▶ _Selected excerpt_:
━━━━━━━━━━━━━━━━
The Wall Street Journal published an excellent piece last week about YET ANOTHER scandal at Germany's largest bank. Surprisingly, it got little play in the financial press in Germany - probably a sign of scandal fatigue with respect to Deutsche Bank. This latest chapter in the saga of DB's slide into obscurity has to do with a complex municipal bond trade the bank made back in 2008.
Deutsche Bank AG DB +1.71% racked up a loss of $1.6 billion over nearly a decade on a complex municipal-bond investment that it bought in the runup to the 2008 financial crisis, and failed to confront head-on even as markets were upended and regulations tightened.The loss, which hasn’t previously been reported, represents one of Deutsche Bank’s largest ever from a single wager—roughly quadruple its entire 2018 profit—and ranks as one of the banking industry’s biggest soured bets in the last decade.
As the losses on the trade mounted, DB failed to mark the securities to market, even as the bank went again and again to the capital markets to issue shares in order to shore up its balance sheet:
Deutsche Bank resisted for years reducing the value of those bonds and related derivatives on its books to a level that markets suggested they were worth, and it brushed aside concerns raised by the bank’s financial auditors about how it was valuing the trade, according to internal bank documents and people involved in discussions about the investment.During that time period, the bank was telling investors its internal financial controls were sound, and it raised billions of dollars in the capital markets without any disclosure of the bond valuation issue. Behind the scenes, the badly timed bet exerted a sustained drag on the bank’s finances.
Even today, more than a decade after the disastrous trade, the bank has failed to come clean to investors on the scope of its loss.
Senior Deutsche Bank executives continued debating as recently as mid-2018 whether to restate past financial results tied to the municipal-bond trade, according to people briefed on the review. They decided not to, and the internal investigation closed.
Other than a short piece in Manager Magazin, the WSJ piece generated little interest in Germany, even though DB management consistently lied to investors as it sold $billions in shares. Expect more class action lawsuits from investors, and expect another deluge of bad press as the details on DB's involvement with Donald Trump and Russian money-laundering are revealed in connection with the Mueller investigation.
━━━━━━━━━━━━━━━━
▶ _Record extracts_:
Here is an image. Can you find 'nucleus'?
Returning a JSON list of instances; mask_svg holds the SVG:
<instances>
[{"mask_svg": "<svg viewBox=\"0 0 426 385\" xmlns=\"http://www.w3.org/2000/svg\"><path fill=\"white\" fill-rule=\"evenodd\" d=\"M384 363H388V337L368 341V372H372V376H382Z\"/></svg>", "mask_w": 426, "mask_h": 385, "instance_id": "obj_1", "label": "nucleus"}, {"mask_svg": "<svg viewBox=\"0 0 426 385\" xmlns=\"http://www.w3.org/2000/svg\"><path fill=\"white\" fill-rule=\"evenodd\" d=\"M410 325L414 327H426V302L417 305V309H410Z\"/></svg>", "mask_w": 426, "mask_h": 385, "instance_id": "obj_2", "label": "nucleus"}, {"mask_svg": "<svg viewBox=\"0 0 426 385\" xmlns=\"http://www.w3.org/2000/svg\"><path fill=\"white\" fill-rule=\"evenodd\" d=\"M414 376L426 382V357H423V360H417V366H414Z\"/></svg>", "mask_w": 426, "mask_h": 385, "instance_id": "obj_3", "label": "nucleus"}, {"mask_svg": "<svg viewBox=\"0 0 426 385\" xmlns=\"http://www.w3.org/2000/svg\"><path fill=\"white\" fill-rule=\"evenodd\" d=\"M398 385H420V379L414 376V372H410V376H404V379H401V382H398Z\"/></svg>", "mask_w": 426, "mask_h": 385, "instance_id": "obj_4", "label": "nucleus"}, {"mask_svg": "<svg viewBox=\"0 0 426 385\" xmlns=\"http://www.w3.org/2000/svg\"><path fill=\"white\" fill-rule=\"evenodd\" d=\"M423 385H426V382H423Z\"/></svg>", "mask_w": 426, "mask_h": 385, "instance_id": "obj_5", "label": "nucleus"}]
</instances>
━━━━━━━━━━━━━━━━
▶ _Study questions_:
1 > In the Deutsche Bank commentary, how large a loss did the bank record on the municipal-bond investment, and over what period?
2 > List every news publication and every person named in the Deutsche Bank commentary.

▶ _Results in order_:
1 > Deutsche Bank lost $1.6 billion over nearly a decade.

2 > The Wall Street Journal (WSJ), Manager Magazin, Donald Trump, Mueller